Viremia was measured two times in the first 2 weeks after each vaccination and again 30 days after vaccination. It was also measured any time that a subject reported fever to the investigator. The frequency of the testing was intended to capture any responses to vaccination during the period when replication of the vaccine viruses was expected to be at a maximum. Monotypic viremia (DENV-2, DENV-3, and DENV-4), ranging from 2.8 to 5.2 log GEQ/mL, was detected in 5 of 80 TDEN recipients with no resulting illness. Notably, four of five viremic subjects had pre-vaccination (baseline) neutralizing antibodies to the DENV type that caused viremia that were undetectable (< 1:10): DENV-2 viremia occurred in three subjects who had no baseline DENV antibody (N = 2) or had DENV-1 or DENV-4 antibodies only (N = 1), and DENV-3 viremia occurred in one subject with baseline DENV-2 antibody only. Exceptionally, DENV-4 viremia occurred in one subject with low-level baseline antibody to DENV-4 (1:11) and higher levels of antibodies to the other three DENV types (range of 1:49 to 1:397). Because viremia testing was conducted only two times over a 2-week period, it is possible that an association between vaccine dengue viremia and fever may have gone undetected. Nevertheless, these preliminary data support the safety of administering the TDEN vaccine candidate to individuals with a diverse range of pre-vaccination antibodies.

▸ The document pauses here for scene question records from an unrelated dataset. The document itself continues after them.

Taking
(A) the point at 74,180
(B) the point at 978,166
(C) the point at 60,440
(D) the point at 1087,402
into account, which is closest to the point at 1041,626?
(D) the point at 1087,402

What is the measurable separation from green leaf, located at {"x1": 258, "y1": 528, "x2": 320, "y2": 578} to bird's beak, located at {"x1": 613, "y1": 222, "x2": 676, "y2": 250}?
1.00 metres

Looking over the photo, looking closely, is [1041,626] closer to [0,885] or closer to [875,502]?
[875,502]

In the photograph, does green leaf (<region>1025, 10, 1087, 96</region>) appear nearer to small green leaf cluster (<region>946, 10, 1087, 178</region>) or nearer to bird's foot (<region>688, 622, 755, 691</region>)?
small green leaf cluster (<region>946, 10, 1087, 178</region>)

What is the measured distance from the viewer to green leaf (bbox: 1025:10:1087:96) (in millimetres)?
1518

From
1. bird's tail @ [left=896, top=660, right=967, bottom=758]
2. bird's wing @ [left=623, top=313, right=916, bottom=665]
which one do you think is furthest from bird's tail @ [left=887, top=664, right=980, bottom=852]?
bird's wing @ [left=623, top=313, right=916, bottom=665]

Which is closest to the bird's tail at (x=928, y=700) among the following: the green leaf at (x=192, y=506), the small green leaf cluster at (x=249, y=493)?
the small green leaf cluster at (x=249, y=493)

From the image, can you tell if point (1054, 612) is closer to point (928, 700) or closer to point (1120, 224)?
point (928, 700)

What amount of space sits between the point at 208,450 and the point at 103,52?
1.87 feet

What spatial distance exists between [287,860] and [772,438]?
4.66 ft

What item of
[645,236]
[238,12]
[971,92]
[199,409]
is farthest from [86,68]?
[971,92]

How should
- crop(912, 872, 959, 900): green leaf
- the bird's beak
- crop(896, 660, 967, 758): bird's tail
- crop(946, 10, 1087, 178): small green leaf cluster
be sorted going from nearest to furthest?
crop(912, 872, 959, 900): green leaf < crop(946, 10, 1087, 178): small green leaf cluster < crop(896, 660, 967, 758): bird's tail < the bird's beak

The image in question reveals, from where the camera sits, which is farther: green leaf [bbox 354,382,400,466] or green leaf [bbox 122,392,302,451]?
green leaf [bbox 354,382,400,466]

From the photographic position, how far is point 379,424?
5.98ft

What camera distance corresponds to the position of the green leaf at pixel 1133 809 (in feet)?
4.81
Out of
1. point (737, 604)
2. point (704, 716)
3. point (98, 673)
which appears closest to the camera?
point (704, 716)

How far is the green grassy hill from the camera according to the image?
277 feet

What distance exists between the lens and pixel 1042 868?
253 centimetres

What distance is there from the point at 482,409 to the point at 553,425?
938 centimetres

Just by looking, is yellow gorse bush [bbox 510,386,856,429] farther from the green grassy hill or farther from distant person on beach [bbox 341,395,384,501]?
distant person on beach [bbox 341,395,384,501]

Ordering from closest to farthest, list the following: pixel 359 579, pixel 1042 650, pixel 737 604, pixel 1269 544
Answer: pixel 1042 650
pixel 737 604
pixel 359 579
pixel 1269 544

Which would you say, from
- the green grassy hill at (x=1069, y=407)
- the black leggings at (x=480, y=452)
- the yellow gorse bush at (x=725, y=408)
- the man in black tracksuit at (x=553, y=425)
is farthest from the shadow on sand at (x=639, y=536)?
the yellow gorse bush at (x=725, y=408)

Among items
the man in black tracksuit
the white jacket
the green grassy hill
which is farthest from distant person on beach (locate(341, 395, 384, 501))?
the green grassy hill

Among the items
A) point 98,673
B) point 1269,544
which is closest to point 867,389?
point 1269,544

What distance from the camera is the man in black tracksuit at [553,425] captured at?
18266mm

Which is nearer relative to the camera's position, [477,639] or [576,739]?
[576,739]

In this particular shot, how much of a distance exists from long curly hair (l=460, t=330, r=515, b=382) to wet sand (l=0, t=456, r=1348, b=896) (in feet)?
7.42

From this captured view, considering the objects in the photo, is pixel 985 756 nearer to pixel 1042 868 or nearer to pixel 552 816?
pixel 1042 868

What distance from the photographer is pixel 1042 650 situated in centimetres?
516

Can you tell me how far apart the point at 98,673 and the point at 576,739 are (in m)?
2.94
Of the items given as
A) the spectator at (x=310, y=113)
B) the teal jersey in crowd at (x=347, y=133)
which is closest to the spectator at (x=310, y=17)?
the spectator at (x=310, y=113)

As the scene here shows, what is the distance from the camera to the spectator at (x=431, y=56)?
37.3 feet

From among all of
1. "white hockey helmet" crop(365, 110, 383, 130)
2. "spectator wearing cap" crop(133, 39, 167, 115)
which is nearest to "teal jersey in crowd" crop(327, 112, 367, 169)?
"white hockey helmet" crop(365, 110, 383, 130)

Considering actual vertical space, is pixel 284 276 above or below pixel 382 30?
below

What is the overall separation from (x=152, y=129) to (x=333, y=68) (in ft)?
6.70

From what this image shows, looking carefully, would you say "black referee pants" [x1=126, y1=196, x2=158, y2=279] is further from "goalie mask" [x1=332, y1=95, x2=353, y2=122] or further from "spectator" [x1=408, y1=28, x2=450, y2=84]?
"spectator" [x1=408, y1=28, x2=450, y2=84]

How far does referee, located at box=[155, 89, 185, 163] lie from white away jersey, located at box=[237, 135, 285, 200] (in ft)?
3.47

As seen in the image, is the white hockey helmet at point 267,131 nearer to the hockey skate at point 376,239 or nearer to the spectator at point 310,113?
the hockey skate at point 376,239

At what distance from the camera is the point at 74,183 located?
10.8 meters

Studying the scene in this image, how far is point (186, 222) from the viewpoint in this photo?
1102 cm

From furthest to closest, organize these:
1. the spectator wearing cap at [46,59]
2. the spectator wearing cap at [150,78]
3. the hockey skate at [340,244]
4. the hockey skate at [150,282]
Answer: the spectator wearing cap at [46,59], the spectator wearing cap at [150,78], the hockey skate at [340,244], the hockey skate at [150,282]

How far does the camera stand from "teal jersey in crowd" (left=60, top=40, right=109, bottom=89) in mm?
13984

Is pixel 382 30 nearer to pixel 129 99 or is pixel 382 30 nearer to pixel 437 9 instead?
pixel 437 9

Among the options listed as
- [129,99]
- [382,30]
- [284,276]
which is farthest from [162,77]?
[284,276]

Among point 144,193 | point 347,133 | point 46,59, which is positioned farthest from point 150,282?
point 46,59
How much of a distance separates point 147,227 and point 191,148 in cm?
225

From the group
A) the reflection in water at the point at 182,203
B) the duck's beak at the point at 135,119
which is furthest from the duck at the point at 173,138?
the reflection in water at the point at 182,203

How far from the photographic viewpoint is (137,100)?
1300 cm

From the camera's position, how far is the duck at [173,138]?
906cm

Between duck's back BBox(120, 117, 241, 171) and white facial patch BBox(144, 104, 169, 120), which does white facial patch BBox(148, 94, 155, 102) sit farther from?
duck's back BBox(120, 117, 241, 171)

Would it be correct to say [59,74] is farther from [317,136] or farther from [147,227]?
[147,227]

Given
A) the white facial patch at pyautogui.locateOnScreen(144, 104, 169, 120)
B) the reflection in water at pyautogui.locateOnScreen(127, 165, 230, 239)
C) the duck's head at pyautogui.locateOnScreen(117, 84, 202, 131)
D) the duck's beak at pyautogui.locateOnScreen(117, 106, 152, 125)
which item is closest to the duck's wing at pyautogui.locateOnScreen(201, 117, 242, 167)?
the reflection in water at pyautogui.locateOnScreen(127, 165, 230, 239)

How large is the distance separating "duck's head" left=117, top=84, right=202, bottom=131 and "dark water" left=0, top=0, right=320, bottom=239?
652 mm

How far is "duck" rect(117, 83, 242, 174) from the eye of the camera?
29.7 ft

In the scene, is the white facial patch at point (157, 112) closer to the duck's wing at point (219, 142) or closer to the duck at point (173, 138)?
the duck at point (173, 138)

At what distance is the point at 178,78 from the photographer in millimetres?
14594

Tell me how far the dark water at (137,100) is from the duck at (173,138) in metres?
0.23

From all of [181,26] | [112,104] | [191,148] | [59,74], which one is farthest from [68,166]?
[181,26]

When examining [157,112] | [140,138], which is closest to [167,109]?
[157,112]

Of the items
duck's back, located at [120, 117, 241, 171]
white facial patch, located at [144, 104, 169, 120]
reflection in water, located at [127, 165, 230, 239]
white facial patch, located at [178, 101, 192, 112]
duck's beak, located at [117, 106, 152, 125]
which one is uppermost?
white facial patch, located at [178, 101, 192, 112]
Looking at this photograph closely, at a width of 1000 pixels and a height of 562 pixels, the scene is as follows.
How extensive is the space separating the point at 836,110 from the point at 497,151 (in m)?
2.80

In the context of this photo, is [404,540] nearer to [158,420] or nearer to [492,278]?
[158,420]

There were no cases of dengue detected (neither dengue caused by vaccine nor wild-type virus) in either vaccine group. However, one subject in the placebo group was considered by the investigators to have had a subclinical (asymptomatic and no hematologic and serum chemistry abnormalities), wild-type DENV-1 infection during the study. This subject was flavivirus-naïve at baseline and remained seronegative to all four DENV types up to month 7. DENV-1 viremia (4.9 log GEQ/mL) was detected at the scheduled day 30 post-vaccination time point, at which time the subject was asymptomatic. Two months later, this subject had a tetravalent dengue response. Such documented asymptomatic viremia in humans from naturally acquired dengue infection is infrequently reported in the literature.14

The first documentation of asymptomatic viremia in naturally acquired human dengue infection was reported in Indonesia.15 In adult populations, primary dengue infections are usually symptomatic, unlike in children.16,17

Lymphadenopathy was the most commonly reported finding at dengue physical examination: most cases were indistinguishable from baseline. There were no findings of conjunctival or mucosal hemorrhage, conjunctival injection, or splenomegaly distinguishable from baseline in any group. One case of skin hemorrhage distinguishable from baseline was reported in the F17 group. The incidence of rash distinguishable from baseline was rare and similar among all groups.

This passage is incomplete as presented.